*Records to process:*

========================================

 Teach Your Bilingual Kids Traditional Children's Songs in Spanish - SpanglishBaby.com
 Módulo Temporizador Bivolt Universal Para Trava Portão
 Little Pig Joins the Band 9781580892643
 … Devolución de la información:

========================================

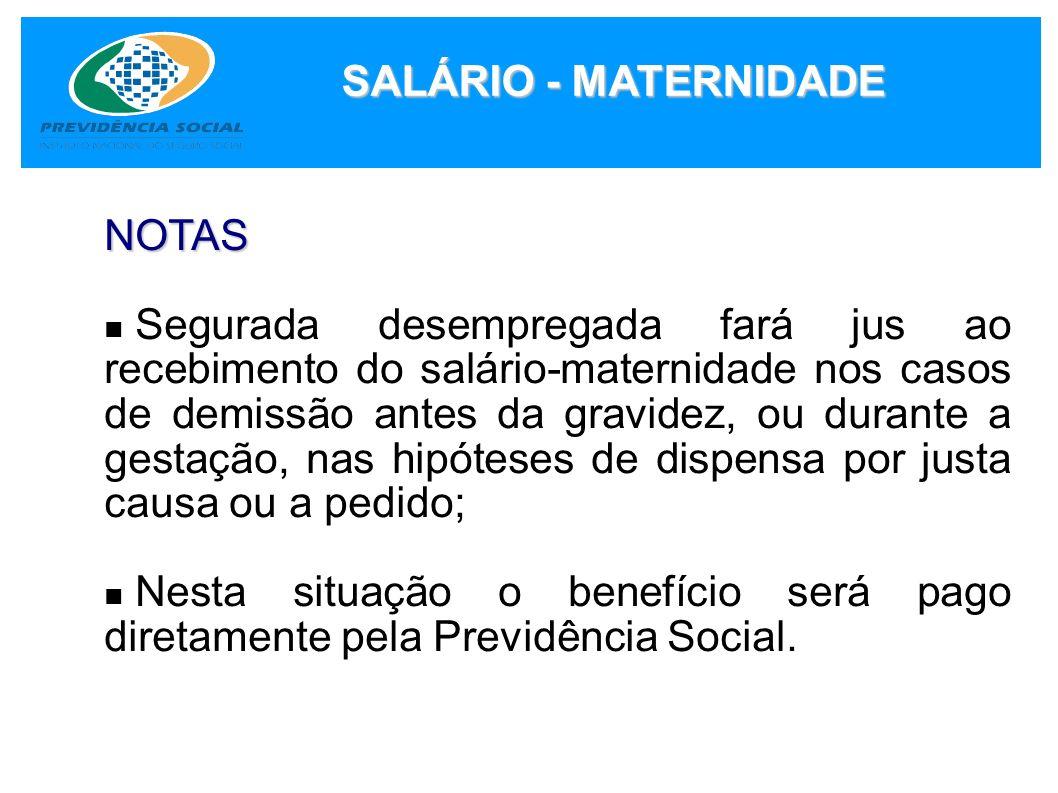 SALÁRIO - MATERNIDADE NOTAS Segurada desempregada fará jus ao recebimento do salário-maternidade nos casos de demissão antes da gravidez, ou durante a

========================================

*Your instructions:*
Could you return exactly the lines above from the line with "Little Pig Joins the Band 9781580892643" to the line with "Devolución de la", both included, and nothing else?

*Response area:*
 Little Pig Joins the Band 9781580892643
 … Devolución de la información:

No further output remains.